Pictures do not belong in the copy, so please give every entry below again exactly.

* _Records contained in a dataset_
* START *
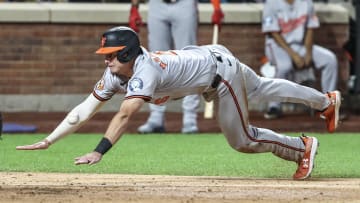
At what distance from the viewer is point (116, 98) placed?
16906mm

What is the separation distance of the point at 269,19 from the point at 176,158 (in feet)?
15.6

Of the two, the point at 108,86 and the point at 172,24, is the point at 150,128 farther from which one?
the point at 108,86

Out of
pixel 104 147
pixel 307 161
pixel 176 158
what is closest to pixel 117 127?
pixel 104 147

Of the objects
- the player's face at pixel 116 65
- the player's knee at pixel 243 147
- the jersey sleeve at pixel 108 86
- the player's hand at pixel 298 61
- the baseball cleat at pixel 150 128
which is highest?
the player's face at pixel 116 65

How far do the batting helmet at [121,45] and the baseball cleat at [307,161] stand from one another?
1.87 m

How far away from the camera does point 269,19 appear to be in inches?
616

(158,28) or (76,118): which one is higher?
(76,118)

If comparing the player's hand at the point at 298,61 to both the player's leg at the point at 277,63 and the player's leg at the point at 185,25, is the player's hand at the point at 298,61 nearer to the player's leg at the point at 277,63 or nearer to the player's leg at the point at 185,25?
the player's leg at the point at 277,63

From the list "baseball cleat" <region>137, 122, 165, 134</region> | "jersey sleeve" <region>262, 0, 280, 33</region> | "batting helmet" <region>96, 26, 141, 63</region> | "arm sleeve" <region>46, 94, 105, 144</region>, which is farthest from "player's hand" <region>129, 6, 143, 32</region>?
"batting helmet" <region>96, 26, 141, 63</region>

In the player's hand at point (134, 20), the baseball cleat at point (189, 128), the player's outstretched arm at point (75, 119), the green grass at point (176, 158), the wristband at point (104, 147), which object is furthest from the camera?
the baseball cleat at point (189, 128)

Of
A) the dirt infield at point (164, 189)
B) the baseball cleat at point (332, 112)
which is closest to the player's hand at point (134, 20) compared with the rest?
the dirt infield at point (164, 189)

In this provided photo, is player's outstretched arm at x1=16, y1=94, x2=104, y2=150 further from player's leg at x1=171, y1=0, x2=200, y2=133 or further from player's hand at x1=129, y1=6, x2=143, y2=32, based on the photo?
player's hand at x1=129, y1=6, x2=143, y2=32

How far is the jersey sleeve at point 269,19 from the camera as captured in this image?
15.6 meters

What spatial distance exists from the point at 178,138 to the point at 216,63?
15.2 ft
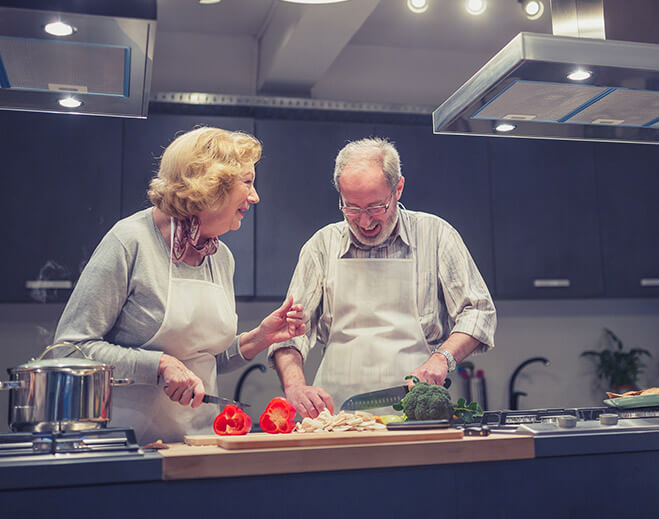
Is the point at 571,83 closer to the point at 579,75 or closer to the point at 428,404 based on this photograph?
the point at 579,75

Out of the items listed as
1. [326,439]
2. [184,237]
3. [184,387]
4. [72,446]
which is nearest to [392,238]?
[184,237]

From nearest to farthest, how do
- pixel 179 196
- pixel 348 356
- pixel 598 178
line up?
pixel 179 196
pixel 348 356
pixel 598 178

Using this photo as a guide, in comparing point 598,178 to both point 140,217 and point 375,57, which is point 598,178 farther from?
point 140,217

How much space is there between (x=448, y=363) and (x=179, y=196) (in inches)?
36.2

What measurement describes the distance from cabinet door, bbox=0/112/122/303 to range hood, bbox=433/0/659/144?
1804 mm

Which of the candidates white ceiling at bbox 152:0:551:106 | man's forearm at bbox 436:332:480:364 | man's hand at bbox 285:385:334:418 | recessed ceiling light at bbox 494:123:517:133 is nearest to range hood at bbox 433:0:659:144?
recessed ceiling light at bbox 494:123:517:133

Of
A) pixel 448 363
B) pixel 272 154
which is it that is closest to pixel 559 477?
pixel 448 363

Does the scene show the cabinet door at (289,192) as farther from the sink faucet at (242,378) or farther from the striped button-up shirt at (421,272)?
the striped button-up shirt at (421,272)

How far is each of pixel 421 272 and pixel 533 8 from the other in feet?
5.46

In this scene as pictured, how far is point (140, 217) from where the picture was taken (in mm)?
1957

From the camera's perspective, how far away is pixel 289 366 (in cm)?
* END *
* _Response below_
At what distance from the viewer is point (116, 98) placed?
16906mm

What is the separation distance of the point at 269,19 from the point at 176,158 (in feet)?
15.6

Of the two, the point at 108,86 and the point at 172,24, is the point at 150,128 farther from which one?
the point at 108,86

Out of
pixel 104 147
pixel 307 161
pixel 176 158
what is closest to pixel 117 127?
pixel 104 147

Of the objects
- the player's face at pixel 116 65
- the player's knee at pixel 243 147
- the jersey sleeve at pixel 108 86
- the player's hand at pixel 298 61
- the baseball cleat at pixel 150 128
which is highest?
the player's face at pixel 116 65

How far do the batting helmet at [121,45] and the baseball cleat at [307,161] stand from one another?
1.87 m

How far away from the camera does point 269,19 appear to be in inches?
616

(158,28) or (76,118): which one is higher?
(76,118)

If comparing the player's hand at the point at 298,61 to both the player's leg at the point at 277,63 and the player's leg at the point at 185,25, is the player's hand at the point at 298,61 nearer to the player's leg at the point at 277,63 or nearer to the player's leg at the point at 185,25?
the player's leg at the point at 277,63

From the list "baseball cleat" <region>137, 122, 165, 134</region> | "jersey sleeve" <region>262, 0, 280, 33</region> | "batting helmet" <region>96, 26, 141, 63</region> | "arm sleeve" <region>46, 94, 105, 144</region>, which is farthest from "player's hand" <region>129, 6, 143, 32</region>?
"batting helmet" <region>96, 26, 141, 63</region>

In the player's hand at point (134, 20), the baseball cleat at point (189, 128), the player's outstretched arm at point (75, 119), the green grass at point (176, 158), the wristband at point (104, 147), which object is furthest from the camera?
the baseball cleat at point (189, 128)

Of
A) the dirt infield at point (164, 189)
B) the baseball cleat at point (332, 112)
which is closest to the player's hand at point (134, 20) compared with the rest?
the dirt infield at point (164, 189)

In this provided photo, is player's outstretched arm at x1=16, y1=94, x2=104, y2=150 further from player's leg at x1=171, y1=0, x2=200, y2=133 or further from player's hand at x1=129, y1=6, x2=143, y2=32, based on the photo?
player's hand at x1=129, y1=6, x2=143, y2=32

How far is the jersey sleeve at point 269,19 from the camera as captured in this image?
15.6 meters

What spatial distance exists from the point at 178,138 to the point at 216,63?
15.2 ft
Is the point at 571,83 closer to the point at 579,75 or closer to the point at 428,404 based on this photograph?
the point at 579,75

Out of the items listed as
1. [326,439]
2. [184,237]
3. [184,387]
4. [72,446]
which is nearest to [392,238]?
[184,237]

From nearest to farthest, how do
- pixel 179 196
- pixel 348 356
- pixel 598 178
line up?
pixel 179 196
pixel 348 356
pixel 598 178

Using this photo as a guide, in comparing point 598,178 to both point 140,217 and point 375,57, which is point 598,178 farther from?
point 140,217

How much space is there between (x=448, y=363) and (x=179, y=196) (in inches)?
36.2

What measurement describes the distance from cabinet door, bbox=0/112/122/303 to range hood, bbox=433/0/659/144?
1804 mm

Which of the candidates white ceiling at bbox 152:0:551:106 | man's forearm at bbox 436:332:480:364 | man's hand at bbox 285:385:334:418 | recessed ceiling light at bbox 494:123:517:133 is nearest to range hood at bbox 433:0:659:144?
recessed ceiling light at bbox 494:123:517:133

Of
A) pixel 448 363
B) pixel 272 154
which is it that is closest to pixel 559 477?
pixel 448 363

Does the scene show the cabinet door at (289,192) as farther from the sink faucet at (242,378) or farther from the striped button-up shirt at (421,272)?
the striped button-up shirt at (421,272)

How far is each of pixel 421 272 and pixel 533 8 from the other in feet?
5.46

In this scene as pictured, how far is point (140, 217) from where the picture was taken (in mm)?
1957

From the camera's perspective, how far away is pixel 289 366 (in cm)?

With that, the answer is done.